The CM had merely put the same facts and figures of deaths due to inconvenience caused by the demonetisation scheme that were being circulated in newspapers and news channels. He was referring to news reports regarding the deaths caused by the move. The reporter, without wasting any time, asked the guest inquisitively, how he could “directly link” those deaths with demonetisation?

When reports of deaths are coming from all over the country explicitly mentioning the circumstances pointing to demonetisation as a possible reason, asking for proof is a little much. Interestingly, when the question of credibility was brought up, the debate diverted into a different direction intentionally. I am very vocal with the issue of questioning a politician or a public servant. Freedom of press gives you the right to ask. Go and do it every time with full honesty, no problem. But ridiculing the facts and figures of a pathetic situation especially death is neither fair nor ethical in any sense.
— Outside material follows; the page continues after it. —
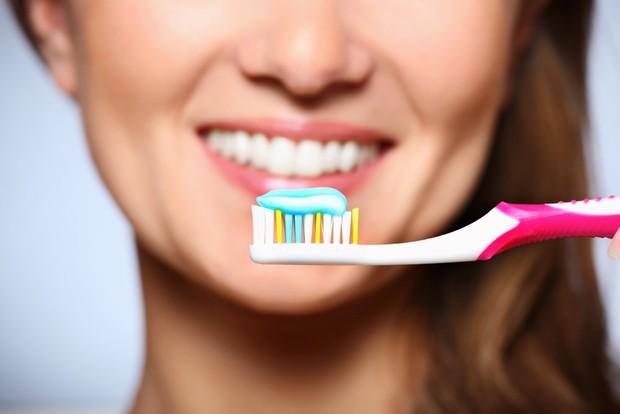 2 cách làm trắng răng cực nhanh, rẻ mà hiệu quả có ngay trong nhà nhưng không phải ai cũng biết cách - Ảnh 7.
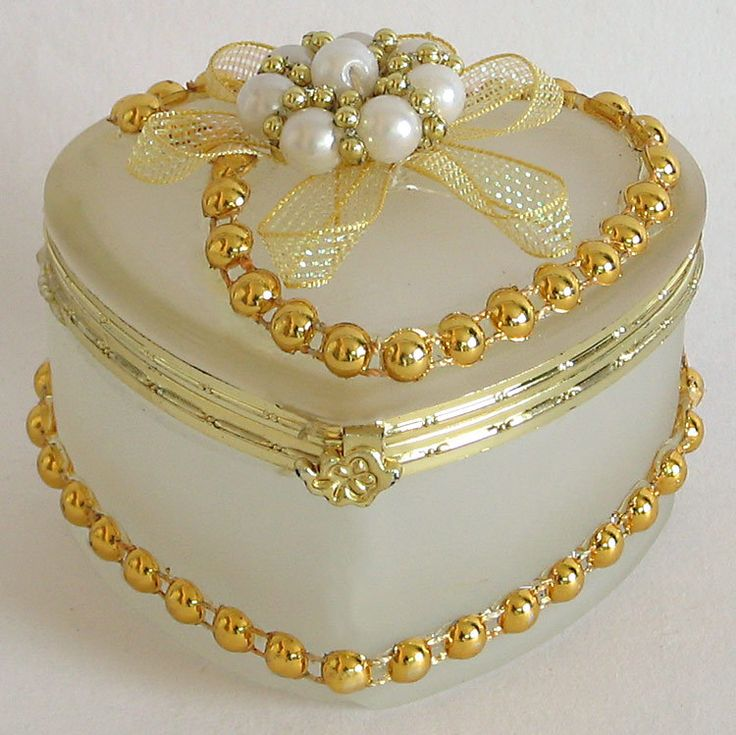 Off White Heart Shaped Jewelry Box Decorated with Beads and Ribbon (Glass)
It actually ruins your objectivity too.

Why was the reporter representing the idea of being super objective on a specific question regarding the number of deaths? Death is death.

The principle of human ethics is above all professional ethics. Investigating the cause of death and questioning the exact number can truly make a reporter super objective but this does not accomplish the purpose of journalism and the press. The press must take a stand on certain things that affect the people of this country. Alignment with the government is actually de-alignment with the people. Press is all about putting people first, not the government and this spirit is possible only when a portion of subjectivity exists. Sometimes, super objectivity takes away the soul of truth. It is subjectivity that fuels fresh blood into this mechanism for keeping truth always alive through criticism and questions.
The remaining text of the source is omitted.